Differentiable Tripartite Modularity for Clustering Heterogeneous Graphs
This work addresses the challenge of clustering higher-order relational data, which is incremental as it extends existing differentiable modularity methods from homogeneous and bipartite to tripartite graphs.
The paper tackled the problem of clustering heterogeneous graphs with three node types by introducing a differentiable tripartite modularity formulation, which enabled end-to-end community detection with linear complexity and demonstrated robust convergence on urban cadastral data.

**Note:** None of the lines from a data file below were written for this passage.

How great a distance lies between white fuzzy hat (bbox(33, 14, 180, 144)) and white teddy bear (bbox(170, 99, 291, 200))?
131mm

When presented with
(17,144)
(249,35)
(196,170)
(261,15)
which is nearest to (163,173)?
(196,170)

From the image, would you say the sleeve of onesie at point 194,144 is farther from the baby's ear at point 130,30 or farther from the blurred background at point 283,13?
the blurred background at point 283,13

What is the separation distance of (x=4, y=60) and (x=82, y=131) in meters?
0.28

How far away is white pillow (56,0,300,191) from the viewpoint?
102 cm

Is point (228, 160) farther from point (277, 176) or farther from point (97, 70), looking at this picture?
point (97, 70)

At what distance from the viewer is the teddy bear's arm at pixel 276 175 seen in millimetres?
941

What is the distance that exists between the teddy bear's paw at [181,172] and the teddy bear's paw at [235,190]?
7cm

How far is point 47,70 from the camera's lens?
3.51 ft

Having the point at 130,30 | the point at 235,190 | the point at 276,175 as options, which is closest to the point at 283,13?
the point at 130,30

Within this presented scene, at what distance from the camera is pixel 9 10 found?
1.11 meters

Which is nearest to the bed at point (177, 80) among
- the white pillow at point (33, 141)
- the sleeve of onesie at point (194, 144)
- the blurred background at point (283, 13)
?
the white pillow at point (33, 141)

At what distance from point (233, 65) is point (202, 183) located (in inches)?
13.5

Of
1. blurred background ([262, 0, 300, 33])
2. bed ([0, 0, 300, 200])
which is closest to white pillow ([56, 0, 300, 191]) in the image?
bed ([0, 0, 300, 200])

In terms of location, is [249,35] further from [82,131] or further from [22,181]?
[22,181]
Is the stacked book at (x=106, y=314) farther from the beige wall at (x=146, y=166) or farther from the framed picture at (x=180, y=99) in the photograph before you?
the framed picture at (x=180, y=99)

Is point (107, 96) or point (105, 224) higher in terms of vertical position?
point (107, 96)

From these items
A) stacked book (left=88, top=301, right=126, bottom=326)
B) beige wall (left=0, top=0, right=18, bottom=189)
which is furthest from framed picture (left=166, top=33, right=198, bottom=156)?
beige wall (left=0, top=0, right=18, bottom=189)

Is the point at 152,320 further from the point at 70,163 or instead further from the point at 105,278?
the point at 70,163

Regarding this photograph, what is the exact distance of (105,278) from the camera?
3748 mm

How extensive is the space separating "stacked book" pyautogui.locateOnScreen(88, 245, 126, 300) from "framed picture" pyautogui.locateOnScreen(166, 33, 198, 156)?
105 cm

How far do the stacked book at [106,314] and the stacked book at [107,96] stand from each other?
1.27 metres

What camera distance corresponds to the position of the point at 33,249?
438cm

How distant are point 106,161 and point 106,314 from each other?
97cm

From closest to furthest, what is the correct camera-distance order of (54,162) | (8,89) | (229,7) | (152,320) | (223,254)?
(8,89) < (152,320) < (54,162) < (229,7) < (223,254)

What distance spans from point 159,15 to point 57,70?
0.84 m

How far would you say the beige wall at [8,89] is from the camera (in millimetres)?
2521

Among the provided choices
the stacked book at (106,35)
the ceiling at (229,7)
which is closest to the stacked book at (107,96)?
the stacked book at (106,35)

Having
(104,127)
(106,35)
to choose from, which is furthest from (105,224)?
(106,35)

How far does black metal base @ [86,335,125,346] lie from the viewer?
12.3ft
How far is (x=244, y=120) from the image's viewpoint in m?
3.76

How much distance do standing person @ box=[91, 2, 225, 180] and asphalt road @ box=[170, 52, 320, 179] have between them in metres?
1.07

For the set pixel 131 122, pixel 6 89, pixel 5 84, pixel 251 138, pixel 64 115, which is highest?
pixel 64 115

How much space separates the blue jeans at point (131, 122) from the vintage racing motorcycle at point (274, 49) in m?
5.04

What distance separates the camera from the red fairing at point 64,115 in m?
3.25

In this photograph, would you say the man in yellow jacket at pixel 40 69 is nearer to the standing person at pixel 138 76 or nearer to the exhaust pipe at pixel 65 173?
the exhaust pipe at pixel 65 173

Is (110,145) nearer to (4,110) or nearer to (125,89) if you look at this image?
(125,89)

Clustering heterogeneous relational data remains a central challenge in graph learning, particularly when interactions involve more than two types of entities. While differentiable modularity objectives such as DMoN have enabled end-to-end community detection on homogeneous and bipartite graphs, extending these approaches to higher-order relational structures remains non-trivial. In this work, we introduce a differentiable formulation of tripartite modularity for graphs composed of three node types connected through mediated interactions. Community structure is defined in terms of weighted co-paths across the tripartite graph, together with an exact factorized computation that avoids the explicit construction of dense third-order tensors. A structural normalization at pivot nodes is introduced to control extreme degree heterogeneity and ensure stable optimization. The resulting objective can be optimized jointly with a graph neural network in an end-to-end manner, while retaining linear complexity in the number of edges. We validate the proposed framework on large-scale urban cadastral data, where it exhibits robust convergence behavior and produces spatially coherent partitions. These results highlight differentiable tripartite modularity as a generic methodological building block for unsupervised clustering of heterogeneous graphs.